> _THE TASK_:
Only the lines from the one containing "In the captured" through the end of the data below should be copied, each exactly as written and with both ends kept.

[Start]

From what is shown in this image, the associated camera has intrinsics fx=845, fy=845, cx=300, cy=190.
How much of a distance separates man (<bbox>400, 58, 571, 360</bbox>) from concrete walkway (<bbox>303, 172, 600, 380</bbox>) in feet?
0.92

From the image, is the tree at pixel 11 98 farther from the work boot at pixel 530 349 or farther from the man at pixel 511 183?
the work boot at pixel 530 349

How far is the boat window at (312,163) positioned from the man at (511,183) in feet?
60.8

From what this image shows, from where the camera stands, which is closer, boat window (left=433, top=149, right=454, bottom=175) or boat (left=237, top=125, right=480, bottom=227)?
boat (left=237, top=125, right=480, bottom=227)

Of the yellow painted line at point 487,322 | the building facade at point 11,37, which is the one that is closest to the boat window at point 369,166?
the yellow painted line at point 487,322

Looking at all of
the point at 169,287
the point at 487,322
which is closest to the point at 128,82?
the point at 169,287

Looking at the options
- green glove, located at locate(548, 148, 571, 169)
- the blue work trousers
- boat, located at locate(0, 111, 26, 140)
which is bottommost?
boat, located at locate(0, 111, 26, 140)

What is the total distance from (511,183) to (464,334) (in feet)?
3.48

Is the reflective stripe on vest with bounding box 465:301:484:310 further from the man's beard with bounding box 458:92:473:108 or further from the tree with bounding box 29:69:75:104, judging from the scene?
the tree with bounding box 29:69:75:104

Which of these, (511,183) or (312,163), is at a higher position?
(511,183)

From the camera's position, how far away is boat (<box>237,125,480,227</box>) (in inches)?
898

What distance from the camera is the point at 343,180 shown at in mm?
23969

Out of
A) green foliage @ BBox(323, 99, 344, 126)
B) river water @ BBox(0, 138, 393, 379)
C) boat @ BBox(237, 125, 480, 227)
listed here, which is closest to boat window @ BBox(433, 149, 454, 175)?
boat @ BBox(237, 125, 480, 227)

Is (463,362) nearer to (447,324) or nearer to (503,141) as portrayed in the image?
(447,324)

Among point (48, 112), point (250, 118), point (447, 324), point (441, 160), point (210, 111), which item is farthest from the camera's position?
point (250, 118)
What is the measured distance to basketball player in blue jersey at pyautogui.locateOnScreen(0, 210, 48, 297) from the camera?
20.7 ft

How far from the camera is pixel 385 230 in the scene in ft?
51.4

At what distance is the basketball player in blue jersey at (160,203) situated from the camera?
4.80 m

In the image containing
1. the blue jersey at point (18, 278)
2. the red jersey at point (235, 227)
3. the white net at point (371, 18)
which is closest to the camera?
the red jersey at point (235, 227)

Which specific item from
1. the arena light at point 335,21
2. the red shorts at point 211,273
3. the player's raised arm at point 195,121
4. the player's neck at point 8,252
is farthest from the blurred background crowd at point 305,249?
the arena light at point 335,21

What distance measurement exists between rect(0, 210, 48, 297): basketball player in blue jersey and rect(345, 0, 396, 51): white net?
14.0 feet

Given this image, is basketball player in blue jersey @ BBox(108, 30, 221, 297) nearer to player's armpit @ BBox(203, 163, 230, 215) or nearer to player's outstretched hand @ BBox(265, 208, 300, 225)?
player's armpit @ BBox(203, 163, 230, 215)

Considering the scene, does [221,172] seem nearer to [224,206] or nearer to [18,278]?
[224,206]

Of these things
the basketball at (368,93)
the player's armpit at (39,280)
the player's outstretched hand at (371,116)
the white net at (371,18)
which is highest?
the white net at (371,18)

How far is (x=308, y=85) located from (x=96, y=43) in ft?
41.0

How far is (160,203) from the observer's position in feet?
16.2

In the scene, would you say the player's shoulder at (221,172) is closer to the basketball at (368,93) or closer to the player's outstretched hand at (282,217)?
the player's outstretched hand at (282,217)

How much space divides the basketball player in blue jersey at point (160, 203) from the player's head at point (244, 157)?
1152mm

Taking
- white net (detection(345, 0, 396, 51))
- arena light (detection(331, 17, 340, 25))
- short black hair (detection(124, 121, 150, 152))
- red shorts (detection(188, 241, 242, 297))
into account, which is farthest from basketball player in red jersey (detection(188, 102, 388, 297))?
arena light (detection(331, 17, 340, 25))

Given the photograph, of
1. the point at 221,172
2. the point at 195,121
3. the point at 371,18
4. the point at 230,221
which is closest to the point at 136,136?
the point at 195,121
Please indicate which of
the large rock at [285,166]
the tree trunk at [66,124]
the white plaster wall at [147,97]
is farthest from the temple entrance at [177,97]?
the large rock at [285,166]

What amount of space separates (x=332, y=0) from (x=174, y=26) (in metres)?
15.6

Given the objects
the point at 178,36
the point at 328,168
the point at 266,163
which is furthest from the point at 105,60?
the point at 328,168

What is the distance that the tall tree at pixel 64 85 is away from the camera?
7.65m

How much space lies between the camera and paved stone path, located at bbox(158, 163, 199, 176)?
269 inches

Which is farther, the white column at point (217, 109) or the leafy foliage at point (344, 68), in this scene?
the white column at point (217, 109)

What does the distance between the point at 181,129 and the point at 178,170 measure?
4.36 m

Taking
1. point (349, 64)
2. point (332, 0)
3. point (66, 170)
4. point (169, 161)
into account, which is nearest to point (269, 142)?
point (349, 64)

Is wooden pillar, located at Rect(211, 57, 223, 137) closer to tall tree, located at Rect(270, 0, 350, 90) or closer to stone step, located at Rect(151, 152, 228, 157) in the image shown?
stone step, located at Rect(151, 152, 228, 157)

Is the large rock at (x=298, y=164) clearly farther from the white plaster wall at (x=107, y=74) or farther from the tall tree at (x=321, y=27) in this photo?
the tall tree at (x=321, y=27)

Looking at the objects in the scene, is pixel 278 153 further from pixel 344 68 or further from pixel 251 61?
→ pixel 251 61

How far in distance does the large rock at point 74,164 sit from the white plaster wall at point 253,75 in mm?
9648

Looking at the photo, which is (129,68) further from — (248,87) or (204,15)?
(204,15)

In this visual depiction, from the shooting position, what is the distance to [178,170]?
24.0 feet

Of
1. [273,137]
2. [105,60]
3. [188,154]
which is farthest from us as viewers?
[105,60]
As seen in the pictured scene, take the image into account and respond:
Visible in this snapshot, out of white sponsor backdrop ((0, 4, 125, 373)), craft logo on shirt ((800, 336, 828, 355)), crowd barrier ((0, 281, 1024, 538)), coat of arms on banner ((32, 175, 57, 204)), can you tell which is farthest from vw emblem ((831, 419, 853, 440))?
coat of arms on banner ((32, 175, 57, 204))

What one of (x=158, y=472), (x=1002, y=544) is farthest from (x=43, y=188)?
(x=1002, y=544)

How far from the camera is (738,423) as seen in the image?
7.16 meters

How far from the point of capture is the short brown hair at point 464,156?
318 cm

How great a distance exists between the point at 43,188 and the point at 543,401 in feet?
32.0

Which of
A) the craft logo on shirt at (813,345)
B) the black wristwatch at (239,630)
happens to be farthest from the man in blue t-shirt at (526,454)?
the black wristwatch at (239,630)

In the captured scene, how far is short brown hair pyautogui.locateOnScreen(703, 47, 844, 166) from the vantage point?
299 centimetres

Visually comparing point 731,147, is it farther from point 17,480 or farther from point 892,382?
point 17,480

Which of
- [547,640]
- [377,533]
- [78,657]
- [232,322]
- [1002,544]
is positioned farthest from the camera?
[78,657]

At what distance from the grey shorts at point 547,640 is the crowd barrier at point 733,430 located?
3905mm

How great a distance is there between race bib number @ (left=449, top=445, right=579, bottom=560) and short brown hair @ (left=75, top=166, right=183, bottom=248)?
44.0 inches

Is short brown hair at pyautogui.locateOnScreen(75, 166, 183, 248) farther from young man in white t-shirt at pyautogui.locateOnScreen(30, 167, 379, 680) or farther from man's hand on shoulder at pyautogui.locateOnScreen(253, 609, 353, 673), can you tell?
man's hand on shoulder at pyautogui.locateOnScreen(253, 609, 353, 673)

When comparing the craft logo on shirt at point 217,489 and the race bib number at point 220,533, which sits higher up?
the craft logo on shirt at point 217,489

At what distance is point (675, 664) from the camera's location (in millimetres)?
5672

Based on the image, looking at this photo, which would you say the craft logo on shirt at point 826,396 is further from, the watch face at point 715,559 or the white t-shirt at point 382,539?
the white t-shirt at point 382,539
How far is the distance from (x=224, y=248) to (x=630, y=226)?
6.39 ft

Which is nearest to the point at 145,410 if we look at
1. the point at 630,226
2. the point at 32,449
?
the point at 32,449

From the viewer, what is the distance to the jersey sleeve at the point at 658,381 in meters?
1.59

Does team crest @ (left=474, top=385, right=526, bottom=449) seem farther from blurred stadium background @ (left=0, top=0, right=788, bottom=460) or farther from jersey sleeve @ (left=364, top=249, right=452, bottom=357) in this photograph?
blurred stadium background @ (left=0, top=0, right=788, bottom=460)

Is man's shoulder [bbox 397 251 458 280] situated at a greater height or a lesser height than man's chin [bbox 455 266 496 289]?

[End]

> _THE ANSWER_:
In the captured scene, how far is short brown hair pyautogui.locateOnScreen(703, 47, 844, 166) from the vantage point?
299 centimetres

Visually comparing point 731,147, is it farther from point 17,480 or farther from point 892,382?
point 17,480

Which of
- [547,640]
- [377,533]
- [78,657]
- [232,322]
- [1002,544]
is positioned farthest from the camera?
[78,657]

At what distance from the grey shorts at point 547,640 is the crowd barrier at point 733,430 located?
3905mm

How great a distance is there between race bib number @ (left=449, top=445, right=579, bottom=560) and short brown hair @ (left=75, top=166, right=183, bottom=248)?
44.0 inches

Is short brown hair at pyautogui.locateOnScreen(75, 166, 183, 248) farther from young man in white t-shirt at pyautogui.locateOnScreen(30, 167, 379, 680) or farther from man's hand on shoulder at pyautogui.locateOnScreen(253, 609, 353, 673), can you tell?
man's hand on shoulder at pyautogui.locateOnScreen(253, 609, 353, 673)

When comparing the craft logo on shirt at point 217,489 and the race bib number at point 220,533, which sits higher up?
the craft logo on shirt at point 217,489

At what distance is point (675, 664) from the camera's location (in millimetres)?
5672

Based on the image, looking at this photo, which would you say the craft logo on shirt at point 826,396 is further from, the watch face at point 715,559 or the white t-shirt at point 382,539?
the white t-shirt at point 382,539
How far is the distance from (x=224, y=248) to (x=630, y=226)?
6.39 ft

Which is nearest to the point at 145,410 if we look at
1. the point at 630,226
2. the point at 32,449
?
the point at 32,449

From the viewer, what is the distance to the jersey sleeve at the point at 658,381 in meters?
1.59

Does team crest @ (left=474, top=385, right=526, bottom=449) seem farther from blurred stadium background @ (left=0, top=0, right=788, bottom=460) or farther from jersey sleeve @ (left=364, top=249, right=452, bottom=357) in this photograph?
blurred stadium background @ (left=0, top=0, right=788, bottom=460)

Is man's shoulder [bbox 397 251 458 280] situated at a greater height or a lesser height than man's chin [bbox 455 266 496 289]?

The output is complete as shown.